2 Universidad Nacional de San Juan, San Juan, Argentina

                                     
                                     
                                    The Jejenes Formation of the Paganzo Basin in western Argentina records the waning of the Carboniferous ice-sheet of Gondwana. Superb levels of exposure in the arid terrain of the western Precordillera of Argentina allow reconstruction of palaeo-topography. The dissected sedimentary fill of these fjord-like valleys is dominated by deposits of gravity-driven processes, and records the progressive retreat of valley glaciers penetrating seawards into the limestone ranges that bordered the western interior lowlands of Gondwana. We report on the history of infilling of one of these palaeo-fjords at Quebrada Grande in the Zonda range of San Juan Province.
                                     
                                    Basement lithology exerts a strong control both on the form of the valley, and the palaeorelief. Basal in situ and remobilised tillites occur on the floor of the trunk valley and its tributaries, and are overlain by subaqueous gravel fans issuing from the hanging tributaries; these downlap and initially prograde over the valley floor diamictites, but later back-step presumably as consequence of retreat of the parent hanging-valley glaciers. The toes of these fans show abrupt facies transitions related to changes in the dominant flow process, from gravel-dominated debris-flow deposits on the fans to thin-bedded sandy and silty turbidity currents on the fjord floor. Dropstone horizons are common in the turbidite axial fjord fill which onlaps the valley sides and fans. Imbricated armour layers on the fans suggest periodic winnowing of the fan surfaces by meltwater-generated, sediment-laden density underflows.

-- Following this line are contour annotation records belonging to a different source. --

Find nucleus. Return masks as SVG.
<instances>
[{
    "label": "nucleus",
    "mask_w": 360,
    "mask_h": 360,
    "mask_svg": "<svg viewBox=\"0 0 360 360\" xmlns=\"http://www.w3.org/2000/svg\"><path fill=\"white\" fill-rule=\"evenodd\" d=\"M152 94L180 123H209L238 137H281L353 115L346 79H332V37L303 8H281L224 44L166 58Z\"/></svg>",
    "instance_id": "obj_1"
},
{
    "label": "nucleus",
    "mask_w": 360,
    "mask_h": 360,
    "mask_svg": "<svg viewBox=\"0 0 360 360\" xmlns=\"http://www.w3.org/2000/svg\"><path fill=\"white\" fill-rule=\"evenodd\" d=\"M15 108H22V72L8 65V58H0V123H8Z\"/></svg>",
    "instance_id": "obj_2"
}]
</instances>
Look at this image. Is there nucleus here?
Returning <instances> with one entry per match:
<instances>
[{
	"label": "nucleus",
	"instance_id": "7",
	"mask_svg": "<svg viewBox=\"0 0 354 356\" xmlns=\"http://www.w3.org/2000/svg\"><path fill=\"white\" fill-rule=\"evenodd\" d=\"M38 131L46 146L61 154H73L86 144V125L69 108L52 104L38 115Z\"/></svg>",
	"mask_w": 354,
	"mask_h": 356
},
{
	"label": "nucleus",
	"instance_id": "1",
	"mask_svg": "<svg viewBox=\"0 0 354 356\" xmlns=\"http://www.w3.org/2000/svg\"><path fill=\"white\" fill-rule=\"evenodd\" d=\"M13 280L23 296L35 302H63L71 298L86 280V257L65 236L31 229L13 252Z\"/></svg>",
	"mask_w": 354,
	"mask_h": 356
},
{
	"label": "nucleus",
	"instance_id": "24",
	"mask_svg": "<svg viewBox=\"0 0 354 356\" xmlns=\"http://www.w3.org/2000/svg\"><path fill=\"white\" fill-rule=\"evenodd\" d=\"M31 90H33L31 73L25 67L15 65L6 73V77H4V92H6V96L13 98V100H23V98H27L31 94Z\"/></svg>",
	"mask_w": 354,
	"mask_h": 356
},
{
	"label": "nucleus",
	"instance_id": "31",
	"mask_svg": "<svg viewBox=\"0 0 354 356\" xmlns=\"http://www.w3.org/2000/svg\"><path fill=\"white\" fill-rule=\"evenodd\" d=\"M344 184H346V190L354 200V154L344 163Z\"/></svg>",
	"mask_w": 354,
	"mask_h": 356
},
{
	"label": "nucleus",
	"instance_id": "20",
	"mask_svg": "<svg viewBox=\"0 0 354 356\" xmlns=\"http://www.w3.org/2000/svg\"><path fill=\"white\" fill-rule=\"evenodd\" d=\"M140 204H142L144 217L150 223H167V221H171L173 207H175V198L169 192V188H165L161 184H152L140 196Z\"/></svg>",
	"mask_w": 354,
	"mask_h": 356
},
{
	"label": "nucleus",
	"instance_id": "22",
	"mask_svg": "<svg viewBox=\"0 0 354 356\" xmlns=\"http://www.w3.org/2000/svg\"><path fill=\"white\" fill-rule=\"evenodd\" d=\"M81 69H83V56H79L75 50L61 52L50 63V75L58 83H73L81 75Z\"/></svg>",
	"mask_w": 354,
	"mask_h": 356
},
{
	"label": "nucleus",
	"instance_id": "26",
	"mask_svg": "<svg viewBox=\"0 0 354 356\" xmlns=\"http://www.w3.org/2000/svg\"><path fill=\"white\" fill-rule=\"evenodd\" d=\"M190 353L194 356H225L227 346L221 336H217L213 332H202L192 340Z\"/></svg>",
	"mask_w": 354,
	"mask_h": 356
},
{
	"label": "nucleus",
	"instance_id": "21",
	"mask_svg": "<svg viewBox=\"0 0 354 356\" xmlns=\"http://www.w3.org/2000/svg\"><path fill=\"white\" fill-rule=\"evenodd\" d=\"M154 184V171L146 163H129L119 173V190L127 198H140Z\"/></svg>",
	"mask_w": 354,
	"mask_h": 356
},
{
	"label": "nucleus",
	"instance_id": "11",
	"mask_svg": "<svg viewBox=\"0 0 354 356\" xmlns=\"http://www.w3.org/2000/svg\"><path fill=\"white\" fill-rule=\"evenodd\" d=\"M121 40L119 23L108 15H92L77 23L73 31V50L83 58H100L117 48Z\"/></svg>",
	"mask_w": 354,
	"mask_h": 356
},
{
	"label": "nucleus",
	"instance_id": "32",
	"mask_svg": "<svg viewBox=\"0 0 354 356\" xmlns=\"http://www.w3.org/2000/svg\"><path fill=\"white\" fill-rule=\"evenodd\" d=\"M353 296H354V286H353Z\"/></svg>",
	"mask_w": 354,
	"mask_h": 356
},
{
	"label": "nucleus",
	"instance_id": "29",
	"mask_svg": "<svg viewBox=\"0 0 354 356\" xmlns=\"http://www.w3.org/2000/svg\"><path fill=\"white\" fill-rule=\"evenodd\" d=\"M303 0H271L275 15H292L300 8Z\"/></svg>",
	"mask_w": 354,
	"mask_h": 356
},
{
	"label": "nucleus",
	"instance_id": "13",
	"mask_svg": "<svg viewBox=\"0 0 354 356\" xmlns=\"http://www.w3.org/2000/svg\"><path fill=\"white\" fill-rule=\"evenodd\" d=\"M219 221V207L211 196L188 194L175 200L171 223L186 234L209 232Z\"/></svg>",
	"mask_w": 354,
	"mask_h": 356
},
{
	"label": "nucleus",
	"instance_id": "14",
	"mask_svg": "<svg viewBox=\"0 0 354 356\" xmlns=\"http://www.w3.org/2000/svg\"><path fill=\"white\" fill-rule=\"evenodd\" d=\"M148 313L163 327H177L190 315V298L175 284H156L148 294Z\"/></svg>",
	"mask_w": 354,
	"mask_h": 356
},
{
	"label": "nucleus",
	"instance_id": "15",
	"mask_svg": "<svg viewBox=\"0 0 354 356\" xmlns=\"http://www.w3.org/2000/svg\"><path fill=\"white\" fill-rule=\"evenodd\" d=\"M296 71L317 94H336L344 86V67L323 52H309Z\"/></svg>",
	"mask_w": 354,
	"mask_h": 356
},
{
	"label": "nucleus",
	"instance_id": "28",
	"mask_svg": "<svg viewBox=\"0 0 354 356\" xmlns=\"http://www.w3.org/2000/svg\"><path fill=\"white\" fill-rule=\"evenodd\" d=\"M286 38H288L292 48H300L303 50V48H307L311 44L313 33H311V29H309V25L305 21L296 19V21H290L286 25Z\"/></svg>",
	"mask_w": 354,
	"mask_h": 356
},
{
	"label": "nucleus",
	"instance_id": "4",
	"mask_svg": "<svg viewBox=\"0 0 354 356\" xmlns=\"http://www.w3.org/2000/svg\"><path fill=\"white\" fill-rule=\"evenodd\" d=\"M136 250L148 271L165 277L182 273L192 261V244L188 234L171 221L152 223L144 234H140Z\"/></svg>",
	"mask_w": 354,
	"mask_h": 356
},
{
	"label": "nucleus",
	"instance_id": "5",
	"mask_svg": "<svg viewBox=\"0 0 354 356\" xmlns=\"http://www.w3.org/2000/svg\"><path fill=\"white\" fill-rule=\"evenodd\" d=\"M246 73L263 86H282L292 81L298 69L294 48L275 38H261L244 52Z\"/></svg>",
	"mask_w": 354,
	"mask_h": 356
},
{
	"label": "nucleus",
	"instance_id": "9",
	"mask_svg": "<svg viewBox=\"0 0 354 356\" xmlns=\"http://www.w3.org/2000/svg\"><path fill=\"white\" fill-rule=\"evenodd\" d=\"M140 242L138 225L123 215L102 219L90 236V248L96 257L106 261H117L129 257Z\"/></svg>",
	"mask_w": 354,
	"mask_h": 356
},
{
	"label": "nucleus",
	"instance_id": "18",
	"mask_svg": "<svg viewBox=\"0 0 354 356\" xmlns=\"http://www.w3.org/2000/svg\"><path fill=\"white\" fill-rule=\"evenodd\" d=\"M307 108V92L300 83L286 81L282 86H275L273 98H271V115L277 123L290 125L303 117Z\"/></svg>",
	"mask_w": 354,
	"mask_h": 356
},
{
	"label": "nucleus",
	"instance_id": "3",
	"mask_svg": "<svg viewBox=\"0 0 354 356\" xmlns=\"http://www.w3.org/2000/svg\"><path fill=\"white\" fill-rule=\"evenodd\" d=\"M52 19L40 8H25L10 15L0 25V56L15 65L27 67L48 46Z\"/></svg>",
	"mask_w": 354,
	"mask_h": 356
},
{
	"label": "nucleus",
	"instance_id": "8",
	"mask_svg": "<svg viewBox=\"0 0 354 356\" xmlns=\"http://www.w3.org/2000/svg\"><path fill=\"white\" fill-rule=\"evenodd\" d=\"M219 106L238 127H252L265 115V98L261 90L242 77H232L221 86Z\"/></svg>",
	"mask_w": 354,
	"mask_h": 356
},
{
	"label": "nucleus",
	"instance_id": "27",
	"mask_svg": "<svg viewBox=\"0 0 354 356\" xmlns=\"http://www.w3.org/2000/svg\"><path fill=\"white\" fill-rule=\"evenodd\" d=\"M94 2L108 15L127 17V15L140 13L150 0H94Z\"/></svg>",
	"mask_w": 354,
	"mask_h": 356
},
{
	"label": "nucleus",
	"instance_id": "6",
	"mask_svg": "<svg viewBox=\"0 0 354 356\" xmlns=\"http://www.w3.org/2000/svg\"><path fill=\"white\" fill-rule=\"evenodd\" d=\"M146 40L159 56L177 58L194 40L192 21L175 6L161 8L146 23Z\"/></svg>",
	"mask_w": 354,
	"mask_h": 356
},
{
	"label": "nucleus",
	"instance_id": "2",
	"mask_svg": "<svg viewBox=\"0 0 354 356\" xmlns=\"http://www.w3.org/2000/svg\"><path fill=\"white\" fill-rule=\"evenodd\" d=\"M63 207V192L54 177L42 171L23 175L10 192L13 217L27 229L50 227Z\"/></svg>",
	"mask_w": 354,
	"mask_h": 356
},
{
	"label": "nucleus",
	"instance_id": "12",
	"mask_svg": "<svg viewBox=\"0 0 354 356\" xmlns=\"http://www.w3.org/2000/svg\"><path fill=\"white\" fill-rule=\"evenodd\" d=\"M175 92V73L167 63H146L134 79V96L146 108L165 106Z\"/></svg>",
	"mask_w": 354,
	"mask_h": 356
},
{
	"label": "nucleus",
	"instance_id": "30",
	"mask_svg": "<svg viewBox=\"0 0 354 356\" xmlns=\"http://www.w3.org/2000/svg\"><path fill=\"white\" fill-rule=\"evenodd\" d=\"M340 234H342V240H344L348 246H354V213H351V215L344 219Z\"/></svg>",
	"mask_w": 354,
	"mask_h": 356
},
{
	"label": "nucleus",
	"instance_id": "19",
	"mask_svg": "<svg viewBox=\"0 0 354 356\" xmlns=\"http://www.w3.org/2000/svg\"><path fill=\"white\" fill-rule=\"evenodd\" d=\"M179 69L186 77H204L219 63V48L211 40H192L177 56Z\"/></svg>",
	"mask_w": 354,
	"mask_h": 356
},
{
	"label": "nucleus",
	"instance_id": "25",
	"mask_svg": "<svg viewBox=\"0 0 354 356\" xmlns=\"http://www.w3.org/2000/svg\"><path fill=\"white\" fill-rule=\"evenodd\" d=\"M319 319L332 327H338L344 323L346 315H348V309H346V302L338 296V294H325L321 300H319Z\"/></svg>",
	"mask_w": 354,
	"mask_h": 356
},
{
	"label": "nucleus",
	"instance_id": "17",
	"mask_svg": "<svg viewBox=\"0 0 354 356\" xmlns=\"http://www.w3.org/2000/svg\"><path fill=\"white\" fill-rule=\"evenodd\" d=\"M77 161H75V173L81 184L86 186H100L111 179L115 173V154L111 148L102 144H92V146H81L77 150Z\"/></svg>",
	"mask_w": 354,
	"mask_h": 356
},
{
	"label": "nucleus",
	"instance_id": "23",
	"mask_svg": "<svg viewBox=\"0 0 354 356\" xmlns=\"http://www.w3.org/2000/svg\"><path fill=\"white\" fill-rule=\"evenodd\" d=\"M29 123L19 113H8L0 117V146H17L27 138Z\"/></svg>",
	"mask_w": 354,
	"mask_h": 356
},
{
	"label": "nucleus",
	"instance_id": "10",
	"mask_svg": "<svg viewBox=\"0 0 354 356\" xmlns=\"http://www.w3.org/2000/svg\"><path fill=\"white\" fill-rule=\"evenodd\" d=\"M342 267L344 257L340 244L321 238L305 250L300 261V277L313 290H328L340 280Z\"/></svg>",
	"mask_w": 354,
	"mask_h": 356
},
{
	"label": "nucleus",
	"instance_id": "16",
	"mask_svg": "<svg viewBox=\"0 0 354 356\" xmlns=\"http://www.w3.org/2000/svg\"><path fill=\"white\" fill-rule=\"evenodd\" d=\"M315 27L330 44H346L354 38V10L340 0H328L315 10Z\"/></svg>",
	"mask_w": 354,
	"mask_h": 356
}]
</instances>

                                     
                                    The thin-bedded valley-axis turbidite facies is punctuated by several exceptionally thick, normally graded but otherwise structureless beds, that grade up from coarse sand (or locally gravel) at the base into thick, structureless caps of mudstone that form the majority of the bed, locally 5 metres or more in thickness. These beds thicken into the valley axis and onlap the valley walls and gravel fans, and their emplacement thus appears to have been gravity controlled. The mudstone fraction of each is commonly rich in scattered fossil wood fragments, locally decimetres in length. We suggest that these sedimentation events were the result of large surface waves within the fjord, possibly triggered by debris avalanche related to post-glacial unloading of the valley sides, and that these waves stripped the shoreline of vegetation. Such waves have occurred several times in the past century in Lituya Bay, Alaska (Miller, 1960), in a context similar to that which we infer for the Quebrada Grande; they have attained heights in excess of 100 metres, and produced conspicuous trim-lines in the forest on the valley sides.
                                     
                                    Miller. D.J., 1960. Giant waves in Lituya Bay, Alaska. US Geological Survey Professional Paper 354-C.